* [Brief]:
Lift every line from the entries that includes the word "strap".

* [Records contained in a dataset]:
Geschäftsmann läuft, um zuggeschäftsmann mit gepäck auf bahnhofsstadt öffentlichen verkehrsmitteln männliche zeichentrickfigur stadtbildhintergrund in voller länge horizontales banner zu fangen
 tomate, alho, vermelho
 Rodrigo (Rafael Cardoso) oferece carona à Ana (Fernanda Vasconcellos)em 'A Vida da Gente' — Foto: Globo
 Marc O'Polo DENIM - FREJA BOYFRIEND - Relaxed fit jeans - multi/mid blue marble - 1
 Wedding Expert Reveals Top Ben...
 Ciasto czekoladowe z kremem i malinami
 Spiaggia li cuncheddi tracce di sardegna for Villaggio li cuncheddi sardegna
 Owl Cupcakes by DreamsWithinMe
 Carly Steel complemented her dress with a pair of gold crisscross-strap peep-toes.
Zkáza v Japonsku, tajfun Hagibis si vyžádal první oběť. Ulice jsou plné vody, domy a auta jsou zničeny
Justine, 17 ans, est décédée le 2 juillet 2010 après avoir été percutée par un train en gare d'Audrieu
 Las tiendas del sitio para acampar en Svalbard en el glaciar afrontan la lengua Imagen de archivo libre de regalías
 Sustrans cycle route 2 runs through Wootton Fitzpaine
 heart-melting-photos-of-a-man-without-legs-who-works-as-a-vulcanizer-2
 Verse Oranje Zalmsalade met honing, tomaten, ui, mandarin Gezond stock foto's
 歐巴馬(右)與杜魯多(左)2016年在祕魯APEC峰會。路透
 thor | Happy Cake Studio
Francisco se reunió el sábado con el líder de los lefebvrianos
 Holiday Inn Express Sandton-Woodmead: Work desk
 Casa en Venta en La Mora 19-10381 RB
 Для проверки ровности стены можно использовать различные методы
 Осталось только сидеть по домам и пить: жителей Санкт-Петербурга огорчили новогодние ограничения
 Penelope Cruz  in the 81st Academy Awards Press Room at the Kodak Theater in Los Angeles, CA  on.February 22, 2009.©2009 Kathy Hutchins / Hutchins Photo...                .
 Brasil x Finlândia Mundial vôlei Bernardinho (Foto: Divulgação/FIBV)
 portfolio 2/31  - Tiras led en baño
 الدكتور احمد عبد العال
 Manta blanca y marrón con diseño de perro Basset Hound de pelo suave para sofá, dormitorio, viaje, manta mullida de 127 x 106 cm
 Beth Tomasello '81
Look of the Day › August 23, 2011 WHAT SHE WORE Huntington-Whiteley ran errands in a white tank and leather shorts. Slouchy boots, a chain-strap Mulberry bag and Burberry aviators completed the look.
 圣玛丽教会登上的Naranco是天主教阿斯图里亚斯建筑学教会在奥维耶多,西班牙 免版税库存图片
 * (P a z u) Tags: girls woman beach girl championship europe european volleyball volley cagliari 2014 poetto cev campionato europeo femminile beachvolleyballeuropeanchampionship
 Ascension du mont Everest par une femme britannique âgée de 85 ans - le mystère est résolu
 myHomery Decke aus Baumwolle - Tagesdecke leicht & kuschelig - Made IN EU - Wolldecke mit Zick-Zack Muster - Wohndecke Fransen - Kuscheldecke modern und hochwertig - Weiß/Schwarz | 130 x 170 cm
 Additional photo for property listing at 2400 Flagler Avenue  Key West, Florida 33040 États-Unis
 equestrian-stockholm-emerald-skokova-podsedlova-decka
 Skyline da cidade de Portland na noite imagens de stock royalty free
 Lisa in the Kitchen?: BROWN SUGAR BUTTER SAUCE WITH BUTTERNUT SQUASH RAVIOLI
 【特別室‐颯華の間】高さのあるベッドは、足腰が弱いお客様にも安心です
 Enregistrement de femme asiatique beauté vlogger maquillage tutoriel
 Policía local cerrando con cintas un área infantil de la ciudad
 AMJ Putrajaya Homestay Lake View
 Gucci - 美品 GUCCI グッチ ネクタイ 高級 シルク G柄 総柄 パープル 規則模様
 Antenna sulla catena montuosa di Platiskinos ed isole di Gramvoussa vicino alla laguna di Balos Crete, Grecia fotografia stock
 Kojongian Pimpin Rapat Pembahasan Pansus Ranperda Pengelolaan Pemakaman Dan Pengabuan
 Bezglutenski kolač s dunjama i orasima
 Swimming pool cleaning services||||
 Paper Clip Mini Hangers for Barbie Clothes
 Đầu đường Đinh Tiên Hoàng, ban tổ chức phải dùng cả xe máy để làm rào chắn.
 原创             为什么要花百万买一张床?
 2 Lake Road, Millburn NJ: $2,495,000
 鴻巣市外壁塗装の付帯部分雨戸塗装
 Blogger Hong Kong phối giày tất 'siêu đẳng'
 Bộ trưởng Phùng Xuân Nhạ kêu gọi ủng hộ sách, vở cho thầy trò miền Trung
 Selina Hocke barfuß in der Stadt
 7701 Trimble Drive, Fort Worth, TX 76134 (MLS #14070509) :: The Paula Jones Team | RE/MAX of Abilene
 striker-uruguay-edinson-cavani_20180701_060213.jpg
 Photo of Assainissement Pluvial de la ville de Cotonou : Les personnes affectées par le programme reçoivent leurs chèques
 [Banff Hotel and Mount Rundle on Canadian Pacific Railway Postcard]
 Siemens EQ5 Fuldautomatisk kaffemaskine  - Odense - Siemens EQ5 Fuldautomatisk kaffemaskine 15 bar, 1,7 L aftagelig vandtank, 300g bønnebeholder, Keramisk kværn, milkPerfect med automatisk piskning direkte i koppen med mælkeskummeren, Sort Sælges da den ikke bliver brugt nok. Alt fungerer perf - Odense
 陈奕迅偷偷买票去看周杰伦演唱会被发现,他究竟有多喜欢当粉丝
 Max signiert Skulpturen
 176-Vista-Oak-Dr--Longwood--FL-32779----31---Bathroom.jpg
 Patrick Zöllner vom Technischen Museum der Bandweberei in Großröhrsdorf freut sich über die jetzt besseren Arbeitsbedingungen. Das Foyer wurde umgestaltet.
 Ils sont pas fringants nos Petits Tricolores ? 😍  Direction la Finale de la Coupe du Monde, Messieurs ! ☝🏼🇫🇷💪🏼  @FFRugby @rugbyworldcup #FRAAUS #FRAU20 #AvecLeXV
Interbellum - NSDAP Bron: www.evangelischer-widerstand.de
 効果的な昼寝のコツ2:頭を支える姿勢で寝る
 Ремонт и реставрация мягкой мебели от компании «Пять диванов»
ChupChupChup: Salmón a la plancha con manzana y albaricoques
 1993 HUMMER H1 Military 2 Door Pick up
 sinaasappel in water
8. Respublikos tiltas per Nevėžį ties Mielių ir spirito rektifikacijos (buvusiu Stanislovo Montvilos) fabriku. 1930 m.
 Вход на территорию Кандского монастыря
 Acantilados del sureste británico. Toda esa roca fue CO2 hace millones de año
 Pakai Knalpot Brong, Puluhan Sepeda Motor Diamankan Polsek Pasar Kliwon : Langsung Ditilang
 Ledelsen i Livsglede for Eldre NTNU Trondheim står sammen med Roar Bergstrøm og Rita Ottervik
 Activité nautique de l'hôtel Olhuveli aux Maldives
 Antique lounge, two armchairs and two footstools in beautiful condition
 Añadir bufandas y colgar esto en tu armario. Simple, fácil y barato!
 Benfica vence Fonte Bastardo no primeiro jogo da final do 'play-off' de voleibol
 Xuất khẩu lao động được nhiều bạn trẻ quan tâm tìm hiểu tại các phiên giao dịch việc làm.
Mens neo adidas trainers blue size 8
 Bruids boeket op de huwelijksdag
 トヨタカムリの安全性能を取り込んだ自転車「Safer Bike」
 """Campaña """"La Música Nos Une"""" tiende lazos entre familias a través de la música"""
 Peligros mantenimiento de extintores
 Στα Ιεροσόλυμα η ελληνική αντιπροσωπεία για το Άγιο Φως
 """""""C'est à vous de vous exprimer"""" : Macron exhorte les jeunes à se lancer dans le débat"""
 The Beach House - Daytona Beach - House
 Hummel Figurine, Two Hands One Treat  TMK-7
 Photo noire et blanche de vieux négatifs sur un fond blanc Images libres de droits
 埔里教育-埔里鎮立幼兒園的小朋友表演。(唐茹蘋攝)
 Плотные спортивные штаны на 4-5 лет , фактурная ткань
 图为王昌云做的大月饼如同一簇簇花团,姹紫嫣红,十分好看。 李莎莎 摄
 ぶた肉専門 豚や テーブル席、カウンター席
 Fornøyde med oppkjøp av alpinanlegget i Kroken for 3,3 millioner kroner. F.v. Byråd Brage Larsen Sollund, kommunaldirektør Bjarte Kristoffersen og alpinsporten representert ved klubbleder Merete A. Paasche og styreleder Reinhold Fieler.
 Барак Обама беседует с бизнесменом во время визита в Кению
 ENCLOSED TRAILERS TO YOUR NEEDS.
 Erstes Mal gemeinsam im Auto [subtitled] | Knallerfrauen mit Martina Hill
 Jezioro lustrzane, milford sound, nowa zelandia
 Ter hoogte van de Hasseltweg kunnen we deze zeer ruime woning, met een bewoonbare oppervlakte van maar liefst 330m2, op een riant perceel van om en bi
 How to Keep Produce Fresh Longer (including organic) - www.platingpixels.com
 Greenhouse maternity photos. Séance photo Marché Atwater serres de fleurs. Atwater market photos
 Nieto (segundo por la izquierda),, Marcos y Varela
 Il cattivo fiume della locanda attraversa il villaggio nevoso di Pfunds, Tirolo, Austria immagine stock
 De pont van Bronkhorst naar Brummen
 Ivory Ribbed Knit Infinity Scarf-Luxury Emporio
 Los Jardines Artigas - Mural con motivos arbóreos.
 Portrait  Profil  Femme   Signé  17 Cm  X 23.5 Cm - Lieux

* [Expected answer]:
 Carly Steel complemented her dress with a pair of gold crisscross-strap peep-toes.
Look of the Day › August 23, 2011 WHAT SHE WORE Huntington-Whiteley ran errands in a white tank and leather shorts. Slouchy boots, a chain-strap Mulberry bag and Burberry aviators completed the look.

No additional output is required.